Directed by Adrian Lavelle, The McGowan Trilogy follows the exploits of an IRA zealot Victor McGowan over a two-year period in 1980s Ireland. The trilogy comprises three interwoven one-act plays – Dancing at Lunacy, The Long Wet Grass and Boys Swam Before Me.

This trilogy received its world premiere in New York last September when it was staged as part of the first Irish Theater Festival, in a production from The Cell Theater. That production won three awards (Best Actress, Best Director and Best Design).

Here in Ireland The McGowan Trilogy being staged by fledgling Galway company Wolf Meets World in association with Kino-Teatr from the UK.

Seamus, who works as a librarian at the City College of New York Center for Worker Education, is home in Galway for the event.

The science graduate from NUIG, who also qualified as a librarian while in Cambridge, was always an avid reader, but he didn’t begin writing until he was an adult – a period working in Belfast was the catalyst.

From Mervue in the city, Seamus has previously published a collection of short stories, As Close As You’ll Ever Be, which are in the crime fiction genre.

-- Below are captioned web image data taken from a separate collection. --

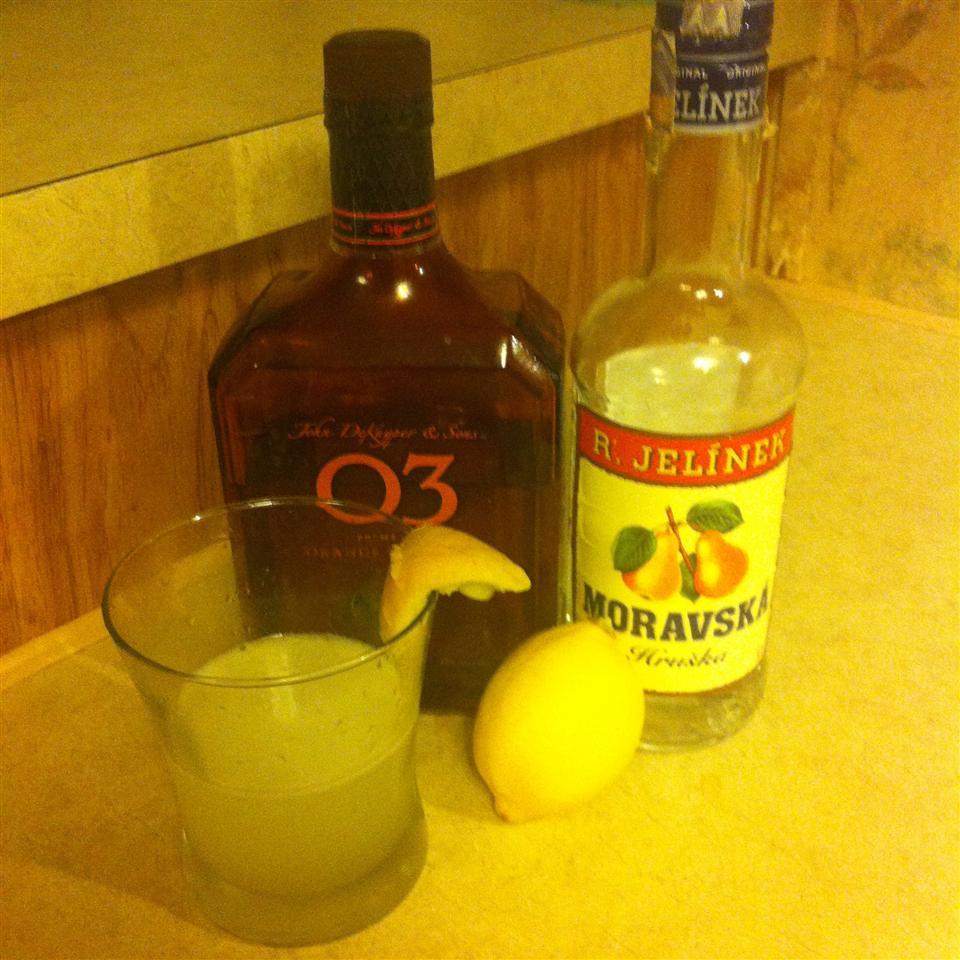 Meyer Lemon Martini honeybaird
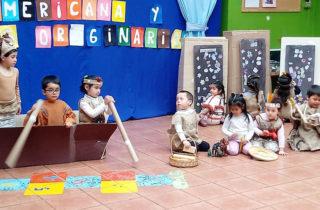 """Jardín """"Carrusel"""" celebró diversidad cultural de Latinoamérica"""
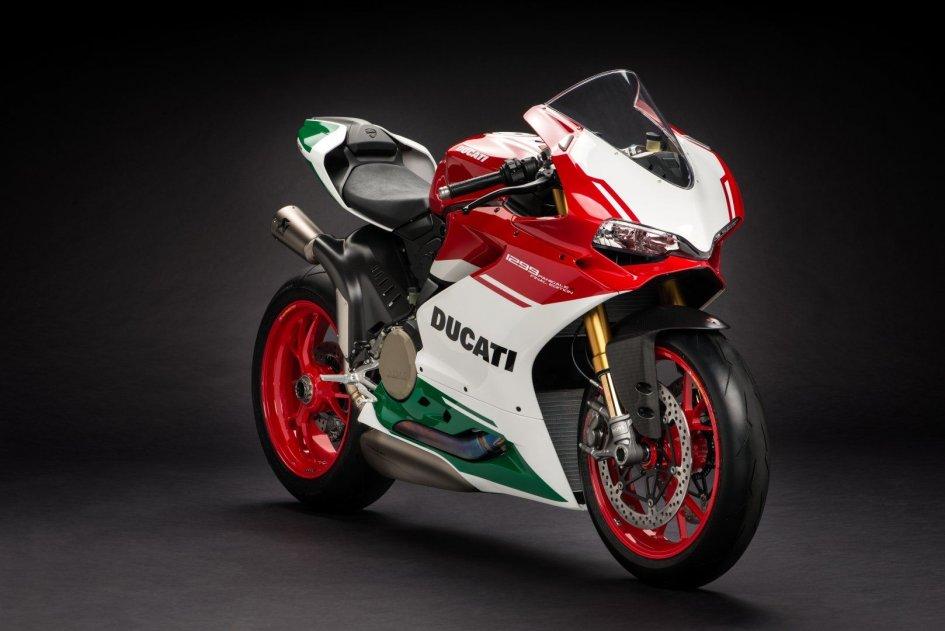 News Prodotto: KTM also in the mix to buy Ducati
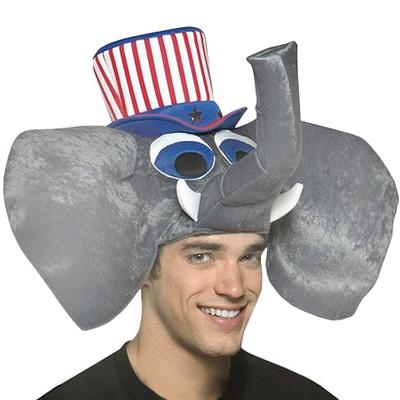 Click to get Republican Elephant Hat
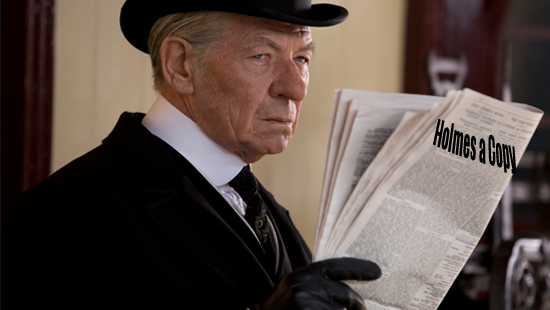 "Case of the Copycat? Doyle Estate Sues Makers of ""Mr. Holmes"""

He’s a regular visitor to Galway these days, but his base is New York and he loves the college where he works. It was set up by the Teamster Union so that its members could avail of further education. Students attend at weekends and in the evening and many of them are the first generation of their families to go to university. That’s similar to Seamus’s background, as his parents couldn’t afford to go to college.

But it was they who first nurtured his love of reading and writing, as did Donal Taheny, his teacher at St Joseph’s (The Bish).

The latest result of that life-long love affair can be seen at An Taibhdhearc this weekend, in a world where dark comedy meets tragedy and pathos.

Audiences are asked to note The  McGowan Trilogy has strong language, violence and poetic licence, “not to mention song lyrics gone awry”, according to its author.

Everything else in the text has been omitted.